On 10/16/2014 12:17 AM, Bruno Marchal wrote:

On 16 Oct 2014, at 04:00, meekerdb wrote:

Bruno seems to think that if you fail to believe in the existence of Santa Claus you must have a definite idea of what "Santa Claus" refers to and therefore you do believe in Santa Claus. A curious inference for a logician.

Brent, are you trying to compete with John Clark, in attributing me things I have never said.

All what I said is that Atheists and Christian defend the same conception of God. The atheists defend that conception so that they can announce proudly to the world that there is NO god. And doing so, they share the literalism of the fundamentalist christians.

The don't "defend the concept",

The Atheists (the strong non agnostic one) asks we keep all the religious term in the sense of one particular religion, lthough there are variant: the ultra-string atheists believes all the terms of any religion/theology makes no sense.



they accept that usage defines the word.

I am not sure you can extrapolate this for the spiritual domain. I remind you one of my favorite meta-axiom about God. It has no name. Plotinus was aware of the difficulty, but is almost valid in his explanation of how we can use word as pointer to what we can either not know, or, in some sense, know to much intimately to figure out a name or a description.




And when careful in philosophical discourse they make it explicit that they mean the god the theism, to distinguish this from the god of deism and from abstract principles of organization and love and all the other things that people have said are "god"


Yes. That is nice. But then why all the fuss, given that I made also explicit that I am talking of the God in the large sense of the greeks, those who made science including theology. That sense was already encompassing the theories of the Indians, the jews, the zoroastrians.

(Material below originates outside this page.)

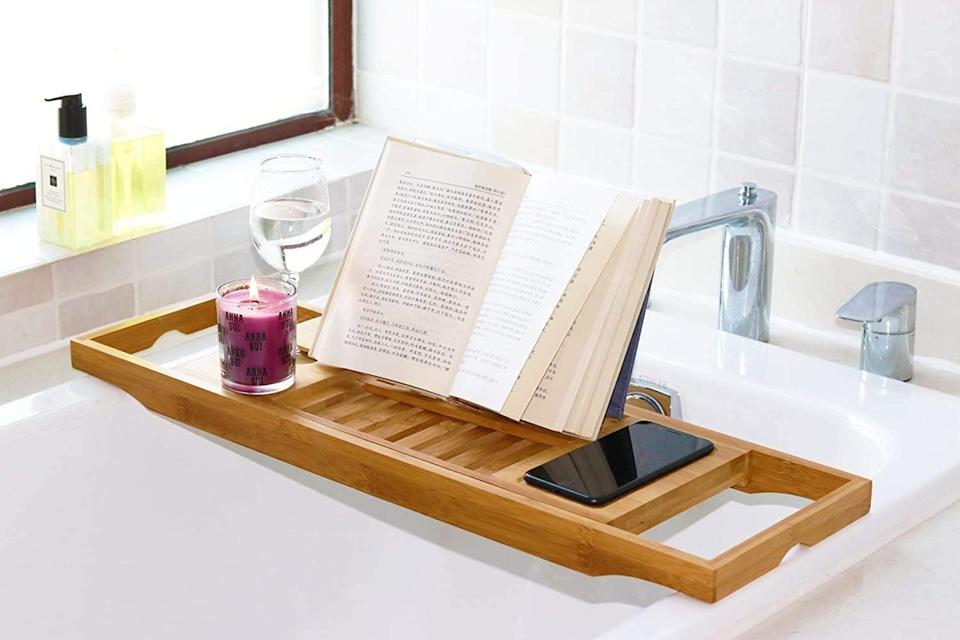 <p>C'mon, you know you want this <span>Dozyant Bamboo Bathtub Caddy</span> ($27, originally $30). Who doesn't want to make bath time even more relaxing?</p>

In science we adopt often large sense to start the research. God is the big interrogation point, in that large sense. The God of physicalism (not of the physicists necessarily) is a primary physical universe/matter.
The God of the Christians and Muslims is the God of the bible.
All civilisation have been concerned by such notions, sometimes with many gods and goddesses.

The term "God" is universally used by everyone to denote the one responsible (in some variate sense) for what happens, and that we don't understand.

Saying there is no such God is equivalent with we have understood everything, the rest are technical details.





in order to manipulate others or comfort themselves.

In the theology of the Gnostics (ate the time of Plotinus), God is both incompetent and a bad guy.

The idea that God is good is in Plato, but I am not sure if that idea is not much older.

With comp, from the machine views it is hard to say truth is good, but it might be better than the lies. I dunno.